**Document source**

============================================================

Article 6 : Un pénitent peut-il sur la fin de sa vie être absous par tout prêtre quel qu’il soit ?

 

          Objection N°1. Il semble que sur la fin de sa vie un pénitent ne puisse pas être absous par tout prêtre quel qu’il soit. Car il faut pour l’absolution une juridiction, comme nous l’avons dit (art. préc.). Or, un prêtre n’acquiert pas juridiction sur celui qui se repent à la fin de sa vie. Il ne peut donc l’absoudre.

          Réponse à l’objection N°1 : On ne peut user de la juridiction d’un autre d’après sa volonté, parce qu’on peut confier à un autre ce qui est de juridiction. Par conséquent, comme l’Eglise reconnaît que tout prêtre (Cette expression embrasse même les prêtres excommuniés, suspens, hérétiques, schismatiques ou interdits pour une cause quelconque.) peut absoudre à l’article de la mort (Les théologiens n’exigent pas spécialement qu’on soit à l’article de la mort, mais il suffit qu’on soit en danger, parce qu’il y a dès lors nécessité urgente.), il s’ensuit que par là même qu’on a l’usage de la juridiction sous un rapport, quoiqu’on n’ait pas de juridiction.

 

          Objection N°2. Celui qui reçoit d’un autre que de son propre prêtre le sacrement de baptême à l’article de la mort ne doit pas être baptisé de nouveau par son propre prêtre. Si donc tout prêtre peut, à l’article de la mort, absoudre de toute espèce de péchés, le pénitent ne doit pas, s’il en revient, recourir à son propre prêtre ; ce qui est faux, parce qu’autrement le prêtre n’aurait pas connaissance du visage de son troupeau.

============================================================

**Matériel fourni**
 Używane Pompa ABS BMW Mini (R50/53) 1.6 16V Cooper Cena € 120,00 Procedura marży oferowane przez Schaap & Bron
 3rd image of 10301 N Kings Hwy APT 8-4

============================================================

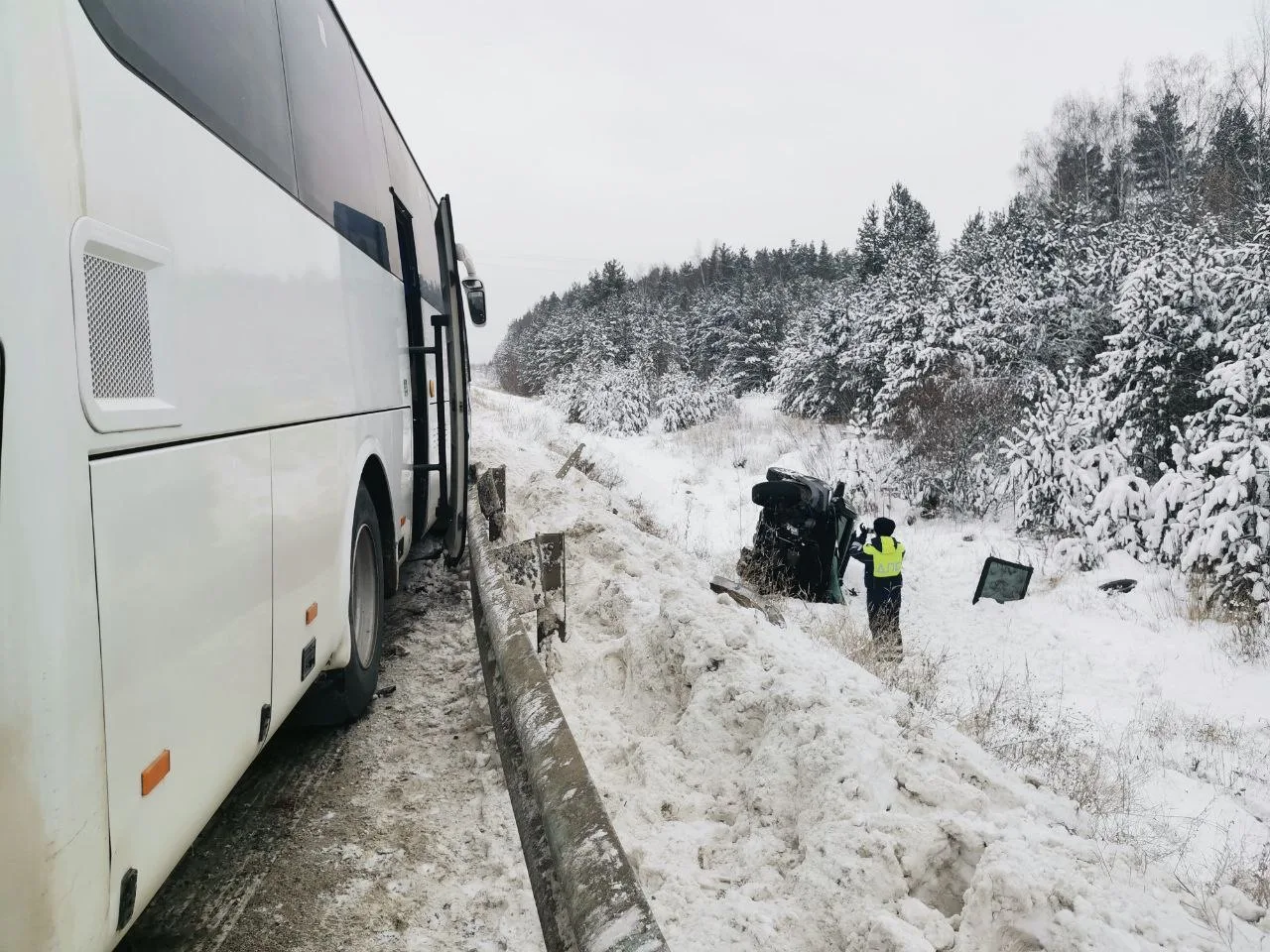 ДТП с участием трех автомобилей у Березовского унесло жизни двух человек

============================================================

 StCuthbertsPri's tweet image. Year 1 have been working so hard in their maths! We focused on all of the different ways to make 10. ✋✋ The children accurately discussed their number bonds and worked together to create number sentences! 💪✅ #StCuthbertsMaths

============================================================

**Exercice**
Selon l'objection n° 1 du document source, qu'est-il nécessaire de posséder pour donner l'absolution ?

**Réponse attendue**
Il faut une juridiction pour l'absolution.